Quand je relis au hasard une page de ce que j'ai fait jusqu'ici, tout de même elle me paraît un peu sèche.
5 septembre.
- Veux-tu me donner le petit cochon de porcelaine ? dit Baïe.
    - Mais, mon chéri, ça ne t'amuserait pas : il est mort.
- Oh ! alors, tu me le donneras quand il ne sera pas mort, dit ?
7 septembre.
On m'a coupé les pâles couleurs, dit-elle. J'ai vu un vieux qui m'a conduite au bord d'un vivier où il y avait des truites. Il en a pêché une, et il me l'a mise sur la poitrine, entre les deux poitrines. Je l'ai laissée gigoter et battre de la queue jusqu'à ce qu'elle soit morte. Puis, il faut la garder jusqu'à ce qu'on trouve une eau pour l'y jeter.
C'est trois francs : deux pour la truite, un pour l'homme et son travail. Et maintenant, vous voyez, je n'ai plus les pâles couleurs.
10 septembre.
A Schwob : « Aucune de ces deux publications : Poil de carotte et Le Vigneron dans sa vigne, ne me satisfera. Poil de carotte surtout est un mélange déplaisant, où je ne trouve plus les joies passées. C'est, plutôt qu'une oeuvre, l'étalage d'un esprit loqueteux où l'on rencontre un peu de tout : de la pitié, de la méchanceté, du déjà dit et du mauvais goût. Je vous donne, bien entendu, ma dernière impression. Il me faut, pour que je me remonte un peu, me rappeler votre précieuse lettre à propos du Chat.
« Enfin, n'en parlons plus. Je me juge avec autant de sincérité que de sévérité. Vous seul n'en douterez pas.
    Mais mon ennui - ajouté à d'autres - vient de ce que je ne me renouvelle pas et de ce que je suis incapable de me renouveler. Je suis né noué, et rien ne tranchera le noeud.
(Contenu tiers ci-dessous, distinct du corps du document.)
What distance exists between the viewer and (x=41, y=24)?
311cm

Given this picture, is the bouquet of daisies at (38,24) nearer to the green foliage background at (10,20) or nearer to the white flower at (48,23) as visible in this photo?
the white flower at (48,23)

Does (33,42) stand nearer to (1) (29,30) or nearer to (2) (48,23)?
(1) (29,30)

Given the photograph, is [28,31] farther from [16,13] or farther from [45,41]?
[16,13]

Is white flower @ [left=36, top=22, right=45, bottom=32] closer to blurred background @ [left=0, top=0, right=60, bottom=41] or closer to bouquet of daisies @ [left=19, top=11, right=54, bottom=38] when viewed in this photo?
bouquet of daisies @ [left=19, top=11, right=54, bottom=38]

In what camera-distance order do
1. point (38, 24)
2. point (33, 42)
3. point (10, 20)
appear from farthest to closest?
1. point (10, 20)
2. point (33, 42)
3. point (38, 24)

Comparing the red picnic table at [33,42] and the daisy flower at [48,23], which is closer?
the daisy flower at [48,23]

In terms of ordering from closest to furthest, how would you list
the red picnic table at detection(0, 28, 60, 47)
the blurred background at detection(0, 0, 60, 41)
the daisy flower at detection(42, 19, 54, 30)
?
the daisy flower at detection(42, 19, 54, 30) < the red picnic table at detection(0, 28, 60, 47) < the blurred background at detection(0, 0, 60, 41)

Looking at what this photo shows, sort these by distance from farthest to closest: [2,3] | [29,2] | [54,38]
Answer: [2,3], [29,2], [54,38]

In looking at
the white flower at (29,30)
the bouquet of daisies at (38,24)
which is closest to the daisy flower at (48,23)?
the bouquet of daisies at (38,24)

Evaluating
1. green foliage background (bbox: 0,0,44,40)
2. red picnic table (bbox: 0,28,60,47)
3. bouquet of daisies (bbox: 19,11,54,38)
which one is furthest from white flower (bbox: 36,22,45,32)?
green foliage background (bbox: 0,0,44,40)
Vous avez dit à Byvanck : «... si la vie ne lui donne la forte secousse morale dont le talent a besoin pour se délivrer des entraves qu'il se forge lui-même. » Cette condition même ne suffirait plus. Peut-être aussi que je suis mécontent d'avoir donne Poil de carotte trop vite, de l'avoir bâclé sur la fin pour gagner quelque argent immédiat. C'est possible. Les temps sont durs pour ceux qui tendent à la perfection... »
Le parquet était si bien ciré qu'elle releva sa robe comme si elle eût voulu passer une flaque d'eau, pour ne pas se mouiller les pieds.
11 septembre.
Vu entre Houilles, Carrières-Saint-Denis et Sartrouville, dans ces jardins de maraîchers où l'on recueille la pluie dans des tonneaux et dont les propriétaires habitent des maisons de cuir bouilli, sept ou huit chasseurs sans chien, les uns sur les autres, et qui avaient toutes les peines du monde à s'éviter, à ne se point gêner dans leurs petites battues hygiéniques.
Titres : Vignettes, Scènes de paravent.
Un plaisir, ce serait d'écrire de longues scènes et de m'amuser ensuite à les résumer en trois lignes.
15 septembre.
- Je suis un honnête homme, moi, monsieur !
    - Vous avez tort : c'est un mauvais métier.
20 septembre.
Si le dieu préposé à l'art me disait : « Voulez-vous être heureux par moi, mais sans gloire ? », je traiterais tout de suite.